Bandeau
Ni patrie ni frontières
Slogan du site
Descriptif du site
BATTRE LA RÉFORME DES RETRAITES DE MACRON, C’EST RELANCER EN GRAND ET PARTOUT LA LUTTE POUR AUGMENTER LES SALAIRES
Article mis en ligne le 7 janvier 2020

[Un excellent tract qui tranche avec les discours gauchistes coupés de la réalité et les fantasmes sur la "giletjaunisation" des luttes comme si le gilet jaune était devenu le drapeau rouge du XXIe siècle.... Y.C., Ni patrie ni frontières]

Les retraites ne sont que du salaire différé. Le salaire est la somme d’argent indispensable à la reproduction de la force de travail de chacun. Ce montant est renégocié sans cesse en fonction, notamment, des rapports de force entre les travailleurs et les patrons épaulés par leur État. Le contrat est la formalisation de ces rapports de force. Parmi les éléments contractuels, il y a celui, essentiel pour préserver la continuité du rapport d’exploitation, de la garantie d’un revenu pour ses vieux jours. C’est pourquoi ce thème est, depuis longtemps, l’un des grands facteurs de la lutte des classes. Ainsi, la retraite n’est autre que du salaire dont le versement est différé jusqu’à la sortie légale des salariés du marché du travail.

C’est pourquoi la question de la retraite devrait être comprise comme une question de salaire et traitée comme telle.

La réforme pour qui, pourquoi ?

L’ensemble des caisses de retraites (selon le rapport du COR) n’enregistrent qu’une faible progression des dépenses. En revanche, les entrées, elles, baissent. Cela s’explique par une entrée plus tardive sur le marché du travail, des salaires qui stagnent, l’exonération des heures supplémentaires, et des carrières discontinues avec l’augmentation des périodes de chômage, en particulier de celles non indemnisées. Il est bon de rappeler qu’avec la dernière réforme de l’assurance chômage, qui est passée comme un colis chez Amazon, nous avons pris une vraie claque : durcissement des conditions d’accès, réduction de la durée et des montants d’indemnisation.

**Données fournies**
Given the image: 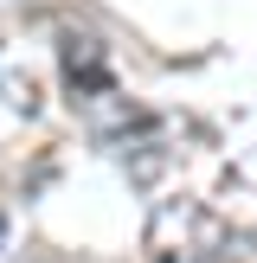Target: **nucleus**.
<instances>
[{
  "label": "nucleus",
  "mask_w": 257,
  "mask_h": 263,
  "mask_svg": "<svg viewBox=\"0 0 257 263\" xmlns=\"http://www.w3.org/2000/svg\"><path fill=\"white\" fill-rule=\"evenodd\" d=\"M0 251H7V218H0Z\"/></svg>",
  "instance_id": "4"
},
{
  "label": "nucleus",
  "mask_w": 257,
  "mask_h": 263,
  "mask_svg": "<svg viewBox=\"0 0 257 263\" xmlns=\"http://www.w3.org/2000/svg\"><path fill=\"white\" fill-rule=\"evenodd\" d=\"M0 97H7V103H20V109H32V77H0Z\"/></svg>",
  "instance_id": "3"
},
{
  "label": "nucleus",
  "mask_w": 257,
  "mask_h": 263,
  "mask_svg": "<svg viewBox=\"0 0 257 263\" xmlns=\"http://www.w3.org/2000/svg\"><path fill=\"white\" fill-rule=\"evenodd\" d=\"M64 90H71V109H84V103H97V97L116 90L109 58H103V45L90 32H71V39H64Z\"/></svg>",
  "instance_id": "2"
},
{
  "label": "nucleus",
  "mask_w": 257,
  "mask_h": 263,
  "mask_svg": "<svg viewBox=\"0 0 257 263\" xmlns=\"http://www.w3.org/2000/svg\"><path fill=\"white\" fill-rule=\"evenodd\" d=\"M225 244H231V231L218 225L206 205L174 199V205L154 212V225H148V257H141V263H212Z\"/></svg>",
  "instance_id": "1"
}]
</instances>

**Exercice**
Pouvez-vous réécrire le texte sur la réforme des retraites depuis "Les retraites ne" jusqu'à "marché du travail.", en substituant "employeurs" à "patrons" ?

**Résultat final**
Les retraites ne sont que du salaire différé. Le salaire est la somme d’argent indispensable à la reproduction de la force de travail de chacun. Ce montant est renégocié sans cesse en fonction, notamment, des rapports de force entre les travailleurs et les employeurs épaulés par leur État. Le contrat est la formalisation de ces rapports de force. Parmi les éléments contractuels, il y a celui, essentiel pour préserver la continuité du rapport d’exploitation, de la garantie d’un revenu pour ses vieux jours. C’est pourquoi ce thème est, depuis longtemps, l’un des grands facteurs de la lutte des classes. Ainsi, la retraite n’est autre que du salaire dont le versement est différé jusqu’à la sortie légale des salariés du marché du travail.